Menanggapi hal ini, Menteri Badan Usaha Milik Negara (BUMN), Erick Thohir menetapkan dalam menghadapi krisis batubara yang menerpa PT PLN (Persero). Yakni melalui transformasi PLN, mulai dari restrukturisasi direksi, membuat subholding Power Plant atau Pembangkit dan mendorong keberlanjutan transisi energi baru terbarukan (EBT) yang sejalan dengan komitmen zero emission 2060.
Apabila kita mau mencermati, faktor mendasarnya bukan menipisnya eksplorasi Batu bara, namun masalahnya bertumpu pada cara pengelolaan yang dilakukan oleh swasta, serta memberi peluang mengekspor karena disparitas harga.
Perombakan manajemen PLN dan peta jalan menuju energi, tentu bukanlah solusi yang tepat dalam menghadapi krisis energi ini.
Bahkan, Asosiasi Pertambangan Batu bara Indonesia (APBI) turut bereaksi keras atas keputusan pemerintah ini, karena keputusan tersebut dapat mengganggu volume produksi batu bara nasional sebesar 38-40 juta ton per bulan. Pemerintah akan kehilangan devisa hasil ekspor batu bara sebesar kurang lebih tiga miliar dollar AS per bulan.
Selain itu, keputusan tersebut juga akan menciptakan ketidakpastian usaha yang berimbas menurunkan minat investasi di sektor pertambangan mineral dan batu bara.

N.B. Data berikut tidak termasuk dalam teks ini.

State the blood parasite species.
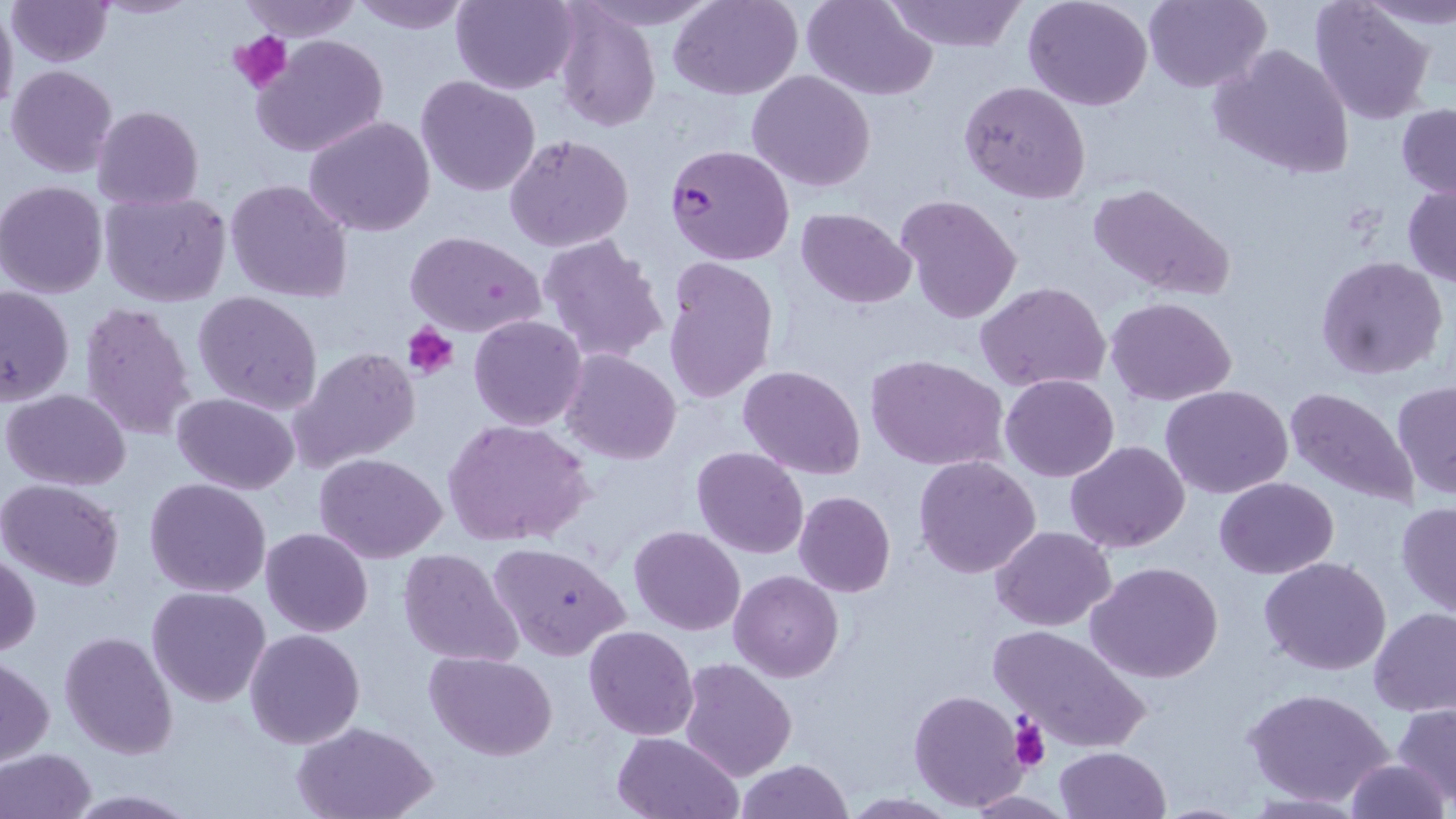

Plasmodium falciparum.

Approximate bounding boxes as named x1/y1/x2/y2 corners in pixels. Plasmodium falciparum-infected red blood cell locations: (x1=663, y1=143, x2=795, y2=267). Uninfected red blood cell locations: (x1=239, y1=0, x2=360, y2=41), (x1=348, y1=0, x2=471, y2=35), (x1=451, y1=0, x2=581, y2=95), (x1=579, y1=0, x2=720, y2=30), (x1=670, y1=0, x2=803, y2=100), (x1=801, y1=0, x2=937, y2=99), (x1=884, y1=0, x2=1026, y2=53), (x1=1145, y1=0, x2=1272, y2=93), (x1=1310, y1=0, x2=1435, y2=124), (x1=5, y1=1, x2=113, y2=66), (x1=1022, y1=1, x2=1153, y2=111), (x1=0, y1=4, x2=18, y2=118), (x1=553, y1=4, x2=660, y2=133), (x1=252, y1=33, x2=389, y2=158), (x1=1209, y1=43, x2=1355, y2=179), (x1=7, y1=65, x2=120, y2=179), (x1=746, y1=70, x2=877, y2=193), (x1=415, y1=75, x2=542, y2=198), (x1=958, y1=81, x2=1091, y2=204), (x1=1396, y1=104, x2=1456, y2=199), (x1=93, y1=106, x2=203, y2=210), (x1=303, y1=116, x2=436, y2=239), (x1=504, y1=134, x2=635, y2=253), (x1=224, y1=178, x2=353, y2=304), (x1=0, y1=181, x2=110, y2=299), (x1=1087, y1=181, x2=1236, y2=300), (x1=1402, y1=181, x2=1456, y2=288), (x1=98, y1=190, x2=231, y2=307), (x1=894, y1=194, x2=1022, y2=325), (x1=796, y1=207, x2=918, y2=308), (x1=403, y1=229, x2=547, y2=338), (x1=537, y1=232, x2=670, y2=365), (x1=1315, y1=256, x2=1448, y2=381), (x1=661, y1=258, x2=778, y2=406), (x1=975, y1=281, x2=1111, y2=391), (x1=0, y1=284, x2=74, y2=406), (x1=192, y1=290, x2=324, y2=415), (x1=1106, y1=297, x2=1237, y2=404), (x1=77, y1=301, x2=199, y2=442), (x1=468, y1=315, x2=587, y2=430), (x1=289, y1=347, x2=422, y2=474), (x1=560, y1=348, x2=682, y2=465), (x1=864, y1=354, x2=1010, y2=474), (x1=739, y1=366, x2=866, y2=480), (x1=1000, y1=373, x2=1118, y2=481), (x1=1393, y1=379, x2=1456, y2=499), (x1=1161, y1=384, x2=1294, y2=498), (x1=1285, y1=386, x2=1420, y2=510), (x1=3, y1=389, x2=132, y2=490), (x1=172, y1=391, x2=299, y2=495), (x1=443, y1=417, x2=593, y2=549), (x1=1064, y1=441, x2=1190, y2=553), (x1=691, y1=445, x2=808, y2=560), (x1=315, y1=453, x2=447, y2=564), (x1=914, y1=455, x2=1041, y2=579), (x1=0, y1=477, x2=125, y2=590), (x1=1214, y1=477, x2=1339, y2=579), (x1=144, y1=478, x2=273, y2=599), (x1=793, y1=490, x2=896, y2=596), (x1=1396, y1=501, x2=1456, y2=617), (x1=629, y1=525, x2=745, y2=637), (x1=261, y1=526, x2=374, y2=638), (x1=991, y1=526, x2=1113, y2=630), (x1=488, y1=541, x2=629, y2=662), (x1=398, y1=547, x2=524, y2=666), (x1=1, y1=554, x2=40, y2=657), (x1=1258, y1=556, x2=1391, y2=676), (x1=1087, y1=562, x2=1223, y2=683), (x1=729, y1=570, x2=843, y2=681), (x1=147, y1=586, x2=272, y2=708), (x1=1369, y1=607, x2=1456, y2=716), (x1=991, y1=624, x2=1149, y2=753), (x1=584, y1=625, x2=698, y2=740), (x1=243, y1=628, x2=366, y2=748), (x1=59, y1=630, x2=178, y2=759), (x1=425, y1=650, x2=556, y2=760), (x1=1, y1=657, x2=52, y2=765), (x1=678, y1=658, x2=796, y2=781), (x1=1243, y1=686, x2=1394, y2=807), (x1=908, y1=688, x2=1030, y2=811), (x1=1393, y1=703, x2=1456, y2=805), (x1=292, y1=720, x2=437, y2=819), (x1=612, y1=731, x2=742, y2=818), (x1=1054, y1=746, x2=1170, y2=819), (x1=0, y1=748, x2=97, y2=819), (x1=735, y1=758, x2=854, y2=818), (x1=1344, y1=758, x2=1450, y2=818), (x1=965, y1=789, x2=1076, y2=817), (x1=60, y1=790, x2=202, y2=817), (x1=840, y1=794, x2=962, y2=818). Platelet locations: (x1=229, y1=29, x2=294, y2=91), (x1=403, y1=322, x2=460, y2=378), (x1=1008, y1=716, x2=1052, y2=771). Optical microscopy. Thin blood film. May-Grünwald-Giemsa-stained preparation. 1000x magnification. Image is 1456×819 pixels. One field of a larger specimen.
Classify this cell by malaria status.
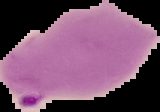
Parasitized.

preparation = thin blood film
image type = segmented cell region on a black background
image size = 160×112 pixels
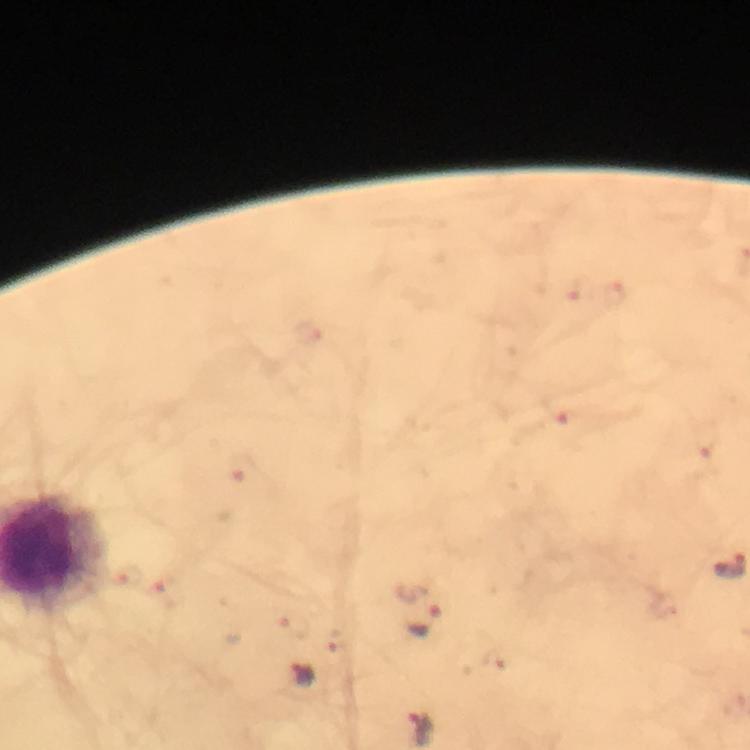
Approximate centers as (x, y) in pixels. Plasmodium parasite locations: (577, 288), (614, 295), (565, 409), (707, 445), (240, 471), (126, 575), (165, 592), (423, 620), (304, 675). 100x magnification. Giemsa stain. From a malaria diagnostic workup. Cropped region of a single field of view. Image is 750×750 pixels. Immersion oil was used. Smartphone photograph taken through a microscope. Thick smear.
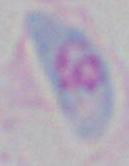

Summary:
  - Modality: micrograph
  - Identification: Toxoplasma gondii
  - Magnification: 1000x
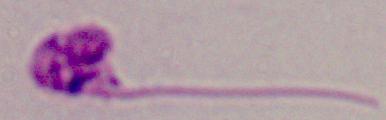
Summary:
  - Modality: photomicrograph
  - Magnification: 1000x
  - Identification: Leishmania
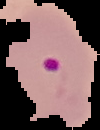
Summary:
  - Result: Plasmodium parasites detected
  - Preparation: thin blood film
  - Image type: segmented cell region on a black background
  - Image size: 100×130 pixels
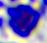 Micrograph. 400x magnification. A leukocyte is shown.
Identify the parasite.
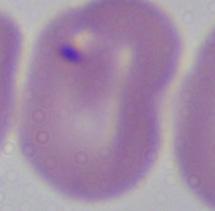

This is Babesia.

Summary:
  - Modality: photomicrograph
  - Magnification: 1000x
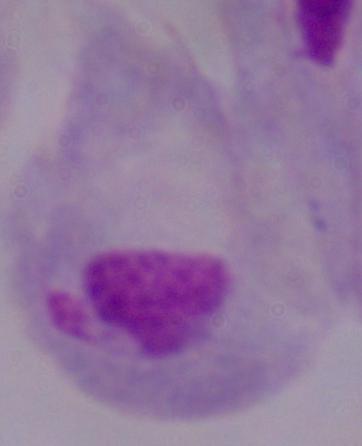

Summary:
  - Magnification: 1000x
  - Modality: micrograph
  - Identification: trichomonad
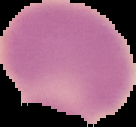
result: negative for malaria parasites
preparation: thin blood film
image_size: 136×127 pixels
image_type: segmented cell region with the area outside set to black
Name the blood parasite species.
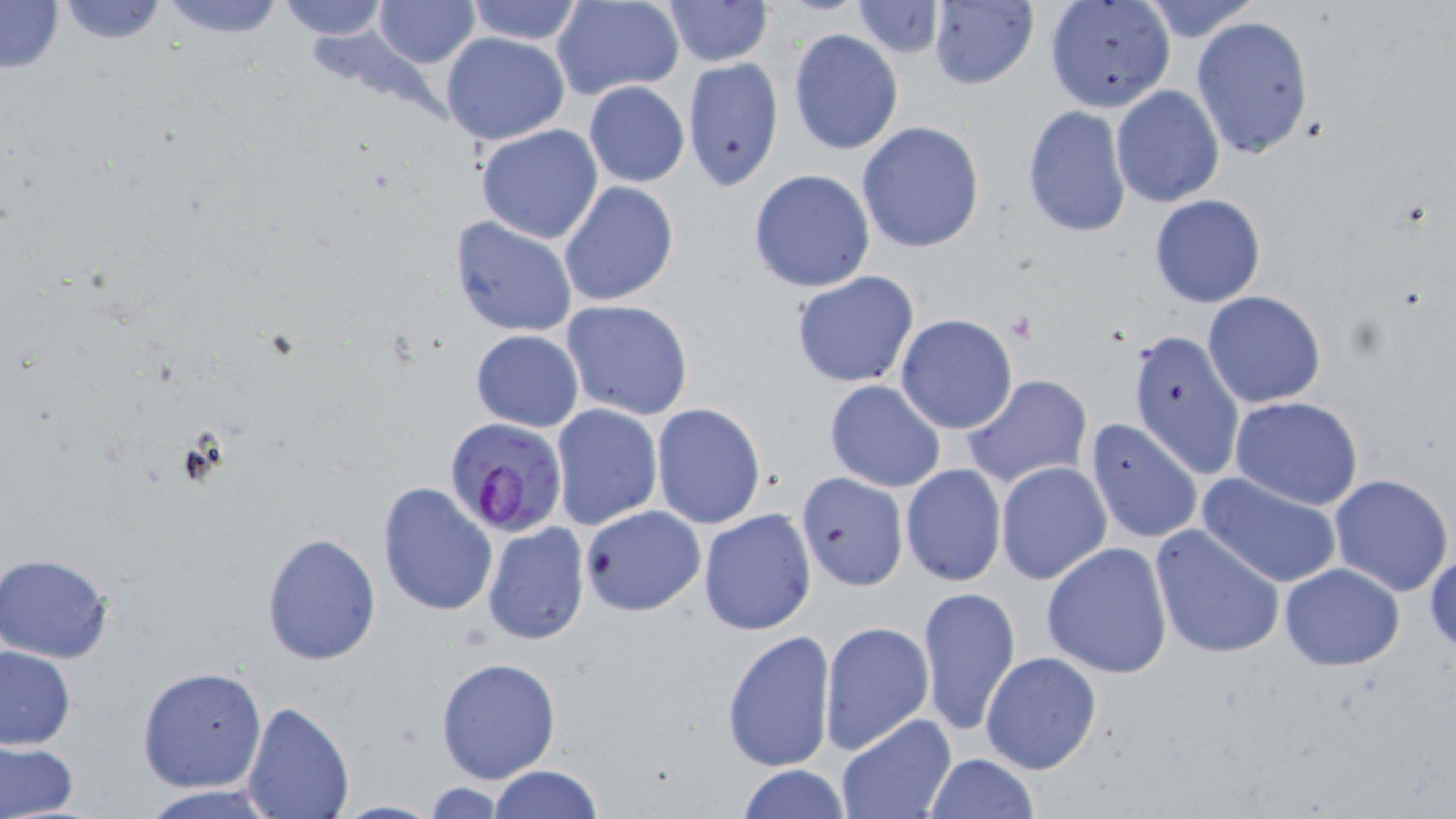
Plasmodium falciparum.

Lebih dari itu, keputusan penghentian ekspor pemerintah dipastikan akan menggoyang pasar dunia, hal itu tak lepas dari peran Indonesia yang masih menjadi pengekspor utama batu bara global. Pasar khawatir, jika keputusan berlanjut maka ketahanan energi negara-negara di Asia Pasifik, seperti ; China, India, Jepang, dan Korea Selatan juga akan terdampak.
Pemerintah seharusnya memutuskan untuk memperbaiki kontrak jangka panjang batu bara agar dapat disesuaikan dengan kebutuhan suplai dalam negeri.
Sementara Menteri ESDM mengeluarkan perubahan DMO yang bisa dievaluasi tiap bulan, hal itu dapat dilakukan dengan cara, pemerintah mengancam perusahaan yang tidak menepati kontrak dengan diberi penalti, atau bahkan dicabut izinnya.
Polemik dari keputusan ini sejatinya wajar terjadi, karena sejak awal pengelolaan batu bara disandarkan pada ekonomi kapitalistik. Dimana konsep kapitalisme neoliberal tidak memberikan manfaat besar bagi rakyat. Konsep ini justru menjadikan korporasi swasta menguasai sumber daya dan tambang. Padahal semua itu adalah aset yang seharusnya dikelola oleh negara dan hasilnya diperuntukan bagi kemaslahatan umat. Karena ketika kepemilikan sudah di tangan pengusaha, sudah barang tentu profit menjadi satu-satunya tujuan utama.
Kerakusan korporasi tak pernah mau berbelas kasih dan tak akan peduli masyarakat sekitar yang terkena dampak. Bahkan semakin memprihatinkan dikala pemerintah hanya bertugas sebagai sapam korporasi. Mereka yang menjaga korporasi agar tetap beroperasi di tengah teriakan warga yang harus membayar mahal kebutuhan listrik mereka. Argumen bahwa pengelolaan SDA oleh swasta dan asing akan professional, sehingga dapat menciptakan lapangan kerja bagi rakyat sekitar hanyalah omong kosong tanpa kenyataan. Faktanya, perusahaan-perusahaan batu bara hanya mengejar untung dengan melakukan ekspor besar-besaran tanpa peduli kebutuhan listrik rakyat dalam negeri.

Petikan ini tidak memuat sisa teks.